A portion of the cover of a old and very battered Puffin/Penguin paperback (of the same title as this post) edited by Charles Molin, containing ghost stories by such familiar names as Dickens, Doyle, Wells, Thurber and Saki.
And Oscar Wilde, whose tale The Canterville Ghost is my favourite. It takes particular skill to meld a satire of stereotypes (both national and spectral) with sweetness.
The cover, however attractive, expresses several false conventions about apparitions and other goosebumpy things.
Apparitions of the non-literary kind -- those diligently recorded by folklorists and avid paranaturalists -- seldom show themselves in such wavery, misty, insubstantial shapes. Apparitions have usually proved to be quite apparent. That is, they appear real and totally visible. And just as frequently, they seem to prefer the light of day -- not midnight hours-- to trot about their business. Neither do the majority of them seem to prefer graveyards and similar lurky places. (Certainly, none ever hospitably showed up the last time I visited a graveyard at midnight.)

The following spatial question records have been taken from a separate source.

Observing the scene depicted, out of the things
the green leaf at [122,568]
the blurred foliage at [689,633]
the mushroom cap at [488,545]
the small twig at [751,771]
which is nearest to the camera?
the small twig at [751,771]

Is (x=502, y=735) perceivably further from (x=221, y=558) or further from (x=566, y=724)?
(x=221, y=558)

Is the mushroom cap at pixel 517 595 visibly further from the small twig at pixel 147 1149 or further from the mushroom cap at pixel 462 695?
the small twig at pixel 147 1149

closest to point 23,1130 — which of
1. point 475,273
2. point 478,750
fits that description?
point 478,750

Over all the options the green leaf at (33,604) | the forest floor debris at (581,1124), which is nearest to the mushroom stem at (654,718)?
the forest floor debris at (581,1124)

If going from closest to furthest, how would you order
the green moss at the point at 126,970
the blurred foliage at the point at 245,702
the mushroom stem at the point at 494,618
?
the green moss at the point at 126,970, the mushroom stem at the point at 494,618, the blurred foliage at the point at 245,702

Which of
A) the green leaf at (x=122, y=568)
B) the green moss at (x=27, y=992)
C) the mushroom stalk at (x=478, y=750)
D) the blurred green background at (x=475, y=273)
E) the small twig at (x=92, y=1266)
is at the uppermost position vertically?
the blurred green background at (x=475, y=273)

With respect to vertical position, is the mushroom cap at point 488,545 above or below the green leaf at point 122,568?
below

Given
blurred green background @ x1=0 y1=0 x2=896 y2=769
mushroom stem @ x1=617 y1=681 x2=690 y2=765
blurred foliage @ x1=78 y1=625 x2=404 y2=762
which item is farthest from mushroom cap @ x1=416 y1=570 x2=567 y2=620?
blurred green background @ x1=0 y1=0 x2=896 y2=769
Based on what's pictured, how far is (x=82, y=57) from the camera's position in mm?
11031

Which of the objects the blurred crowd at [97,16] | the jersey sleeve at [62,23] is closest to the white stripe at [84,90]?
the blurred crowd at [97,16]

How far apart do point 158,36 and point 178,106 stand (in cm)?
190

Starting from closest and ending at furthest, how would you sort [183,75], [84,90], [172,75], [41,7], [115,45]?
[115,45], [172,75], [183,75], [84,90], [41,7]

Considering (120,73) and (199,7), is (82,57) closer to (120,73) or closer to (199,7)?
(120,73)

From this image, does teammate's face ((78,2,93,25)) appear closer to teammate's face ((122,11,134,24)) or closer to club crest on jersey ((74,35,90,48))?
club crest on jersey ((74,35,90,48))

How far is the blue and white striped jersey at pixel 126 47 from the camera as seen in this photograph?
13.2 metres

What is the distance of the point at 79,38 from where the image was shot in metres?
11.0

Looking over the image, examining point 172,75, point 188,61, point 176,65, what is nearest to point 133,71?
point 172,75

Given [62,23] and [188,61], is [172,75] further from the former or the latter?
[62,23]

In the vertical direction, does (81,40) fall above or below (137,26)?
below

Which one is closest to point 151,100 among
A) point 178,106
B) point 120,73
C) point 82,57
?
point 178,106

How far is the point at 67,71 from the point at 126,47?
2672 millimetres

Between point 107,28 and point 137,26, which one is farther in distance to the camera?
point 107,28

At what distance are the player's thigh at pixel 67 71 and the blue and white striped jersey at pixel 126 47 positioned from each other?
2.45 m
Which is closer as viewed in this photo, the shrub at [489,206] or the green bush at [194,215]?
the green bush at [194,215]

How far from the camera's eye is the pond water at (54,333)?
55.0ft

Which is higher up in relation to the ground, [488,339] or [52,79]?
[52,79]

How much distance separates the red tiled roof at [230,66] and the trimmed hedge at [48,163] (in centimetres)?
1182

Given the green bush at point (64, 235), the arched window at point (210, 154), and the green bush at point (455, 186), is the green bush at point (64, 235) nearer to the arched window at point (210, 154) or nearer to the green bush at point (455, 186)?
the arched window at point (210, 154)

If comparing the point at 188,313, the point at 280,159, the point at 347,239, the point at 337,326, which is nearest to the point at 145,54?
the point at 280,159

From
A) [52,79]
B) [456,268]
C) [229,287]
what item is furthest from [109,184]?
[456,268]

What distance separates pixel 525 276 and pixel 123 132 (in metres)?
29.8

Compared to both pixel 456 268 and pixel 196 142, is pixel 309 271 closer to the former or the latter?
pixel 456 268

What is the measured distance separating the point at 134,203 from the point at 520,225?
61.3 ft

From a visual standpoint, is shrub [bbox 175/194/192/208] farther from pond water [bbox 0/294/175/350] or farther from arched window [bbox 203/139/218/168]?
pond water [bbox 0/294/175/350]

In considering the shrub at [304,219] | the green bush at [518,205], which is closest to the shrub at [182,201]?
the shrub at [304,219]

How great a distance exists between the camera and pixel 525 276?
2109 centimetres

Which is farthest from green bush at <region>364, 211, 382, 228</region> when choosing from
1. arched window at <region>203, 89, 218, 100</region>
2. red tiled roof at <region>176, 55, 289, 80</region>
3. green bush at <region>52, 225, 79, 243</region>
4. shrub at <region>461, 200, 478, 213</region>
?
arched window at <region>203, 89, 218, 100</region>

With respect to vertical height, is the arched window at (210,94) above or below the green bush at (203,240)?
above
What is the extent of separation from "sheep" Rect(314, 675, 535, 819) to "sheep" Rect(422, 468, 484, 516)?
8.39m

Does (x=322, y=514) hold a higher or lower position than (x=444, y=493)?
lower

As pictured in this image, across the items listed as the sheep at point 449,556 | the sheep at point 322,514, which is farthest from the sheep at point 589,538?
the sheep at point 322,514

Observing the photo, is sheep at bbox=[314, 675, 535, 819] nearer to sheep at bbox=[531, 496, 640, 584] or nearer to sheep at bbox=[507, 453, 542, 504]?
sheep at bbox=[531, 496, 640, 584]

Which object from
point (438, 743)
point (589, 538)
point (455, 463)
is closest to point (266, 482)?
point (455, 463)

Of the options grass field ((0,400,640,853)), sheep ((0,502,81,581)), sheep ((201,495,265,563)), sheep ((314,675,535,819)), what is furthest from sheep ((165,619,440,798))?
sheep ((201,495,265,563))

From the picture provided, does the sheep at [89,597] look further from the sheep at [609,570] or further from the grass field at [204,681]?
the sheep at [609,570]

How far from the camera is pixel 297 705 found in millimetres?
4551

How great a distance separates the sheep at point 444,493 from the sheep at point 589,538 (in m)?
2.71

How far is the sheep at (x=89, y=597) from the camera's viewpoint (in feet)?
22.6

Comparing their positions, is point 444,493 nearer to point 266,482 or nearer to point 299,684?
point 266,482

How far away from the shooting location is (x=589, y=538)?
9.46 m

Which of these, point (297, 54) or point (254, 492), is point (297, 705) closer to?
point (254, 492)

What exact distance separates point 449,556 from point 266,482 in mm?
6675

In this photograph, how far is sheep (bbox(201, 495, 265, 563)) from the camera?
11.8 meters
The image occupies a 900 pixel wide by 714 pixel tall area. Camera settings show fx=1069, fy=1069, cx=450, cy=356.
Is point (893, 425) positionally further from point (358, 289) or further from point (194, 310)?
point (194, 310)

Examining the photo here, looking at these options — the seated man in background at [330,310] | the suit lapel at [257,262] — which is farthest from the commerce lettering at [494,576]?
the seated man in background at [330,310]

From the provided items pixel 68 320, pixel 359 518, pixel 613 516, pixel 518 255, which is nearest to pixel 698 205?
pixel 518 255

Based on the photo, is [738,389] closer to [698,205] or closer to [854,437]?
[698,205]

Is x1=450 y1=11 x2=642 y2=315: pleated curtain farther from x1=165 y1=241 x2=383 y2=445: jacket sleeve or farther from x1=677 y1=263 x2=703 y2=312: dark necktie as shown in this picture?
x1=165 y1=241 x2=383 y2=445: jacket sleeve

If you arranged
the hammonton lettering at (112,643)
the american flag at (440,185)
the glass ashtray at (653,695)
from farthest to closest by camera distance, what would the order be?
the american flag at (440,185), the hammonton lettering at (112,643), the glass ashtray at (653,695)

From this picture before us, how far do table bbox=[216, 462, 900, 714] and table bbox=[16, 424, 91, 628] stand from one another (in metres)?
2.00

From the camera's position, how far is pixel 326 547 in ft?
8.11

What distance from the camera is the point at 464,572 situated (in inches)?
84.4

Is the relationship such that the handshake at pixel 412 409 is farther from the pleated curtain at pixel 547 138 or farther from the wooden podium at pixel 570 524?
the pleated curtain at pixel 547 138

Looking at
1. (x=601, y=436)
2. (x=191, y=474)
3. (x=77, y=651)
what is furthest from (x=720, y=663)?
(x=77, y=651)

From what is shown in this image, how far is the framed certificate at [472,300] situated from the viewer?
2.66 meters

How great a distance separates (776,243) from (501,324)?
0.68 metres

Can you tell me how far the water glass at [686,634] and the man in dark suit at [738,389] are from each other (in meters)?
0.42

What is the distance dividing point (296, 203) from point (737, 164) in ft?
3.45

I have to wonder when the spook in a diaphanous sheet first became the automatic standard for phantoms.
Though the idea of "branding" makes the double moons of my wee behind clench reflexively and I have been known to emit an involuntary bovine bawl at the thought, I probably should begin to commit a portion of my posts to spectral things -- because of A Malignity of Ghosts and because we creep toward that otherworldly season of veils and mists and thin dimensions.